- _GIVEN PASSAGE_
During his university years he developed his political consciousness, joining the Communist Youth in 1968. After his first year, he was elected as his faculty's representative to the Student Federation of Chile. Following the coup d'état of September 11, 1973, he was detained and passed through several detention centers, including Londres 38, the Estadio Chile, the Santiago Public Prison, the former Penitentiary, Tres Álamos, and Puchuncaví. On September 5, 1974, he was expelled from Chile to Panama along with 124 other Chileans as political exiles. For health reasons he subsequently relocated to Cuba, arriving on the island in December 1974, where he became known by the nickname "Compay."

==Membership in the FPMR==

===Early military training===
After some time in Havana, Apablaza accepted his party's offer to enroll in what was described as "a new army to liberate Chile from fascism." He emerged as the natural leader of the Communist Party's nascent military detachment from the project's inception in 1975. A graduate of the Camilo Cienfuegos Military School, he achieved the rank of Commander — the highest rank in the party's military apparatus — specializing in artillery. From that point on he was known as "Comandante Salvador."

- _ACTIONS TO TAKE_
(A) Answer each question about the account of Apablaza's life.
(i) To which country was he expelled on September 5, 1974, and how many other Chileans were expelled with him?
(ii) What nickname did he become known by in Cuba?
(iii) In what field did he specialize when he reached the rank of Commander?
(B) According to the account of Apablaza's life, why did he move to Cuba after his expulsion from Chile? Answer in one to three sentences.
(C) Write the next part of the account of Apablaza's life, starting after its final sentence.
The material that follows comes from a separate source and has no connection to the account of Apablaza's life.

- _STORED DATA_
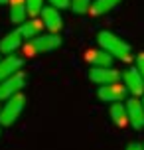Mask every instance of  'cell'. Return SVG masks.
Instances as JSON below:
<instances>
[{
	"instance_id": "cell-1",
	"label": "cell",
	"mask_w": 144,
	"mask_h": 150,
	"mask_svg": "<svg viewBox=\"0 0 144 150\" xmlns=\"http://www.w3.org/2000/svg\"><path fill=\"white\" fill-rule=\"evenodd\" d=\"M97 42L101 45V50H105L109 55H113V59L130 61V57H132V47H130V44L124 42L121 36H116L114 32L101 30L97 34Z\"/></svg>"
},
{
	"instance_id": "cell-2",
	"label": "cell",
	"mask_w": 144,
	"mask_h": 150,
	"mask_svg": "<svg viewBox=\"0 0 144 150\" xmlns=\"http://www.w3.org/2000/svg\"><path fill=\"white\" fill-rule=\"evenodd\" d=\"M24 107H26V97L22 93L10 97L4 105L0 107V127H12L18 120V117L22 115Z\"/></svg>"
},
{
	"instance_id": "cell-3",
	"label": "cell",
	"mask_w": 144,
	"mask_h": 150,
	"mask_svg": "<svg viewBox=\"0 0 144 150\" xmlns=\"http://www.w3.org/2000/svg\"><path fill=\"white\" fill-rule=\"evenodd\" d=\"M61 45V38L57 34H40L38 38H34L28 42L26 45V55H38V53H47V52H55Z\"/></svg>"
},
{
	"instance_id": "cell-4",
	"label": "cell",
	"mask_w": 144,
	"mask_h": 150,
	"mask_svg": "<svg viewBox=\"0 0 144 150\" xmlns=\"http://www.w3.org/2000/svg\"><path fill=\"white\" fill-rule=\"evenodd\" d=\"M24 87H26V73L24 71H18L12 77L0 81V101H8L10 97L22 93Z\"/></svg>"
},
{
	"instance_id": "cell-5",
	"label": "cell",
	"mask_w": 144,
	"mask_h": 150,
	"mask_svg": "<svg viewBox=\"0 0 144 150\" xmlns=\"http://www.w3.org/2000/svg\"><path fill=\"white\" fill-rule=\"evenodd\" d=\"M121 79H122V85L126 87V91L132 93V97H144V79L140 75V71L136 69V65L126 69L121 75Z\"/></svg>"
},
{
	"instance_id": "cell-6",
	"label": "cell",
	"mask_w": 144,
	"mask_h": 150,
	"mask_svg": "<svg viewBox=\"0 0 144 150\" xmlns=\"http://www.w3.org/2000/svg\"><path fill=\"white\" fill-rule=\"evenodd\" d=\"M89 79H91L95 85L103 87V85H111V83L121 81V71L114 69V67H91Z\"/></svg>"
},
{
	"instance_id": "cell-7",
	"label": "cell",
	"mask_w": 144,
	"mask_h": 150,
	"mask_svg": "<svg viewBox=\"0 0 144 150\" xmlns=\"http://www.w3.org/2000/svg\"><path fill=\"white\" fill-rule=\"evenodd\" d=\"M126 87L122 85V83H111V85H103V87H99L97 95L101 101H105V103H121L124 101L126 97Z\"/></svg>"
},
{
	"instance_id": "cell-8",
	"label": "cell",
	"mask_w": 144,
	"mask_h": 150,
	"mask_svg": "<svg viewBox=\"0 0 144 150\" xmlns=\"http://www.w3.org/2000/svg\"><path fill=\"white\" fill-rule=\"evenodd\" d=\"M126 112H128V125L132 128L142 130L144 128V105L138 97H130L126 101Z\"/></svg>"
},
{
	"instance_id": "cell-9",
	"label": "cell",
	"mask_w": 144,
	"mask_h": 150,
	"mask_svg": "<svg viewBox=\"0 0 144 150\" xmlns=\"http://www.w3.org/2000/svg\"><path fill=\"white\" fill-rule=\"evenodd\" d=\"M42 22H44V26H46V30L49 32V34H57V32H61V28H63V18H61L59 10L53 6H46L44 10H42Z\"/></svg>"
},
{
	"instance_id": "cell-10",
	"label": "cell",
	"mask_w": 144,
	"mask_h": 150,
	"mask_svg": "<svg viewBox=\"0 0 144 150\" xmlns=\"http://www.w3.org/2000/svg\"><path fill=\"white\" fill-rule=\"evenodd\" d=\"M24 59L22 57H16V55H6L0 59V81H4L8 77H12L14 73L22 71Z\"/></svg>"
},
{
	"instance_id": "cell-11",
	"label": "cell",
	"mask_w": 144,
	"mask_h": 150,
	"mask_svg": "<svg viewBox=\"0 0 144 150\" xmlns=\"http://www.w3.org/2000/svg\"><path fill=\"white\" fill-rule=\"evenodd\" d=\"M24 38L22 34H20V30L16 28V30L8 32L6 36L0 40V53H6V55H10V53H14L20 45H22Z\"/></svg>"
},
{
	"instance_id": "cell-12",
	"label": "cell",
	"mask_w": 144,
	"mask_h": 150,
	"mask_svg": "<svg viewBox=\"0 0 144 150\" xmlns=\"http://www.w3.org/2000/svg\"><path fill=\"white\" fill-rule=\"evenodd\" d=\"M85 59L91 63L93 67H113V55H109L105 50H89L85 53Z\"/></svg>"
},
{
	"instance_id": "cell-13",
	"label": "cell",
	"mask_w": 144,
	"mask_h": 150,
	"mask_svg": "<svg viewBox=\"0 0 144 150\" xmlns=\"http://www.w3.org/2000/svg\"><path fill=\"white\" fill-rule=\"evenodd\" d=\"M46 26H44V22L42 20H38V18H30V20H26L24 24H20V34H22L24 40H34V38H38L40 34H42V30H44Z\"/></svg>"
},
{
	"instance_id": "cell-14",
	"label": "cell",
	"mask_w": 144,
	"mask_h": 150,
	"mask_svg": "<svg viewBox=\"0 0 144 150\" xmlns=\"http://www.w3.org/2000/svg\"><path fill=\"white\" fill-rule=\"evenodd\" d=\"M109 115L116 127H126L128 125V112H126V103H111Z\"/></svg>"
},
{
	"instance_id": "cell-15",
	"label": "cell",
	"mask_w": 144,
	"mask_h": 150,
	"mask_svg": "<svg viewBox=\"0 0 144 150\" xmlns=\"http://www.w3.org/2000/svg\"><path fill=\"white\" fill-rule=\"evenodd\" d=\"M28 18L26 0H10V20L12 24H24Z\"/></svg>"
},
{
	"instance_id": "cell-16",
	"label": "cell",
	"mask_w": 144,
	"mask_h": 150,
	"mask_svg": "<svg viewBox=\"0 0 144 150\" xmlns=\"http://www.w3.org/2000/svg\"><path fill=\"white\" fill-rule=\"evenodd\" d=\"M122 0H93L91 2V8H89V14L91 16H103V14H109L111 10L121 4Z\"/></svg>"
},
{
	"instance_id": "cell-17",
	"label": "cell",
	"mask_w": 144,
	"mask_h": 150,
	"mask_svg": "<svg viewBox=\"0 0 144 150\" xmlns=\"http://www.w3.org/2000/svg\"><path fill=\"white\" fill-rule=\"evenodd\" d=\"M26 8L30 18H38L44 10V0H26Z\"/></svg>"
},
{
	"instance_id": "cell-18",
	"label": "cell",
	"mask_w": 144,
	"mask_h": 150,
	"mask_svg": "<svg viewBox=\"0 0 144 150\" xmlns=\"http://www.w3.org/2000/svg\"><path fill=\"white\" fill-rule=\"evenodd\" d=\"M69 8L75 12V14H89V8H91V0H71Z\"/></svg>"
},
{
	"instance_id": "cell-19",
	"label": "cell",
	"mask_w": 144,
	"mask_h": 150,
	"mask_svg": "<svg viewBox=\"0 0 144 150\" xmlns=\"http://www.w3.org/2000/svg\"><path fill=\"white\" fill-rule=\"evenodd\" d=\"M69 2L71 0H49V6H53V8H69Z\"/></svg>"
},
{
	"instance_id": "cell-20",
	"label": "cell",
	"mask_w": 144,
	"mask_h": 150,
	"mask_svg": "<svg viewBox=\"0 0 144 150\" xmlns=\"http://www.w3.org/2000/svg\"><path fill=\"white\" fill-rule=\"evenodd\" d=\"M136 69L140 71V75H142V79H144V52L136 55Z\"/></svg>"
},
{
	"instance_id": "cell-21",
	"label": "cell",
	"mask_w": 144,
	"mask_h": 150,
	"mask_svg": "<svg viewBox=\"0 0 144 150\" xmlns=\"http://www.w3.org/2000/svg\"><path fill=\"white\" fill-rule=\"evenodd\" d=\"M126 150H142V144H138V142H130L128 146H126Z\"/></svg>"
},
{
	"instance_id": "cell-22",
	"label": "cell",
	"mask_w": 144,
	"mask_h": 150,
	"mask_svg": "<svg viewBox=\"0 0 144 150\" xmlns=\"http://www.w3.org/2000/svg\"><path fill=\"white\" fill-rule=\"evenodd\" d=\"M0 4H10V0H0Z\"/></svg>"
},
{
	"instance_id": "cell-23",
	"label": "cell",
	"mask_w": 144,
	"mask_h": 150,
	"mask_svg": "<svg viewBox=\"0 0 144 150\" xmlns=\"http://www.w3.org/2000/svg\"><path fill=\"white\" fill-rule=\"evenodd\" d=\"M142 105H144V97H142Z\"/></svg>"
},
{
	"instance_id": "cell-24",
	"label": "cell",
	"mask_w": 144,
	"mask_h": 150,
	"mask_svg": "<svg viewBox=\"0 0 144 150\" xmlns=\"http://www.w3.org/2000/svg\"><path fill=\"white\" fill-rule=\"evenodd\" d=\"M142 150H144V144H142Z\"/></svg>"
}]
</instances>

- _RESPONSE LIST_
(A)
(i) Panama, along with 124 other Chileans.
(ii) "Compay."
(iii) Artillery.

(B) He moved to Cuba for health reasons. He had first been expelled to Panama in September 1974 and then arrived in Cuba in December 1974.

(C)
His elevation to the Central Committee of the Communist Party of Chile in 1978 signaled the party's full investment in his leadership for its armed project. His first major test as commander came in 1979, when the Chilean contingent traveled to Nicaragua to support the Sandinista National Liberation Front in its effort to overthrow the government of Anastasio Somoza Debayle. Following the Sandinista victory, Comandante Salvador was among the first to enter the bunker of the deposed dictator, leading a rebel group that arrived in Managua at dawn on July 20, 1979.

===Leadership of the FPMR===
He was the leader of the Marxist-Leninist group FPMR, founded in 1983 as the armed wing of the Communist Party of Chile (PCCh). Its mission was to carry out guerrilla attacks against the Chilean military dictatorship of Augusto Pinochet and it is named after Manuel Rodríguez, considered a hero of Chile's war of independence against Spain.

Among his key lieutenants were Raúl Pellegrin and Juan Gutiérrez Fischmann (known as "el Chele"), the latter of whom had strong ties to Cuban leadership, as his father-in-law was Raúl Castro, brother of Fidel Castro.

Apablaza returned clandestinely to Chile in early 1986 and integrated into the FPMR's political work, but after the discovery of the Carrizal Bajo arms shipment and the failure of the assassination attempt against Augusto Pinochet, he quickly returned to Cuba. He was not in the operational chain of command for either action.

After Raúl Pellegrin's death in October 1988, Apablaza assumed full command of the FPMR-Autonomous (FPMR-A), the most radical faction of the movement, which had separated from the Communist Party the previous year. He directed the FPMR-A alongside "el Chele" and Mauricio Hernández Norambuena ("Ramiro"). According to subsequent judicial investigations, it was within this leadership trio that the assassination of Senator Jaime Guzmán and the kidnapping of Cristián Edwards were planned — both occurring in 1991.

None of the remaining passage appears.